I am working with Tesseract to extract vocabulary lists out of images.
The lists consist out of 2 different languages. Unfortunately there is only whitespace between lang1 and lang2 (maybe 3 or 4 blank characters).
Is there a way to define, which string to take to separate the two from each other.
The list could look like the following:
house, building Haus, Gebäude tree Baum ...
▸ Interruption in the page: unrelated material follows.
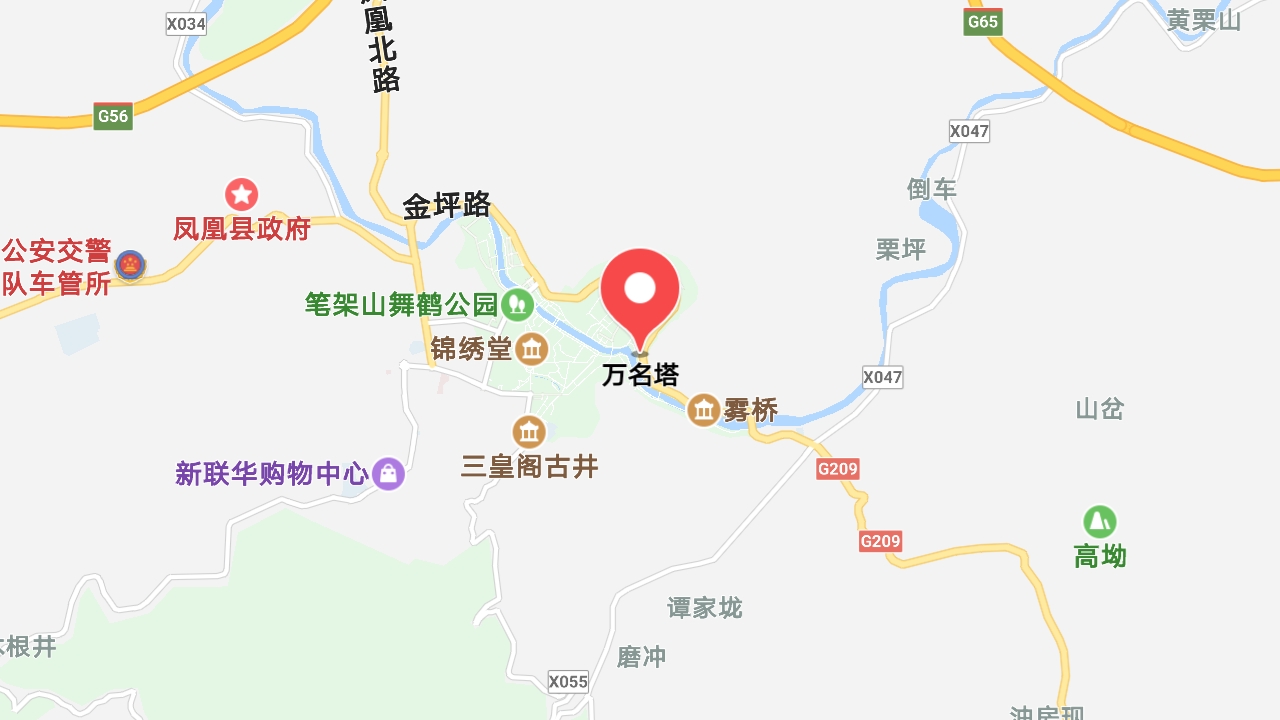 地圖信息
Also I have problems to get a linebreak after each word-pair.
Thanks!
Edit: I run this command
tesseract bilder/screenshot1.png output/screenshot1 -l swe+deu
to extract all entries from this picture
As you can see, there is no clear separator between the values. As output I get this
nej nein
jaha aha
Vad talar du för språk? Welche Sprachen sprichst du?
vad för welche, was für
tala (talar, talade, talat) sprechen
språk (-et, —, -en) Sprache
japanska japanisch
engelska englisch
Du då? Und du?
då da, dann, damals, als
bara nur
lite ein bisschen
verb (-et, —, en) Verb
position (—en, -er, -erna) Stellung, Position
OBS (= observera) NB, Achtung!
fråga (-n, -or, -orna) Frage
which is quiet good. But I don't know how to seperate the string of each line in two strings because of the missing usable separator.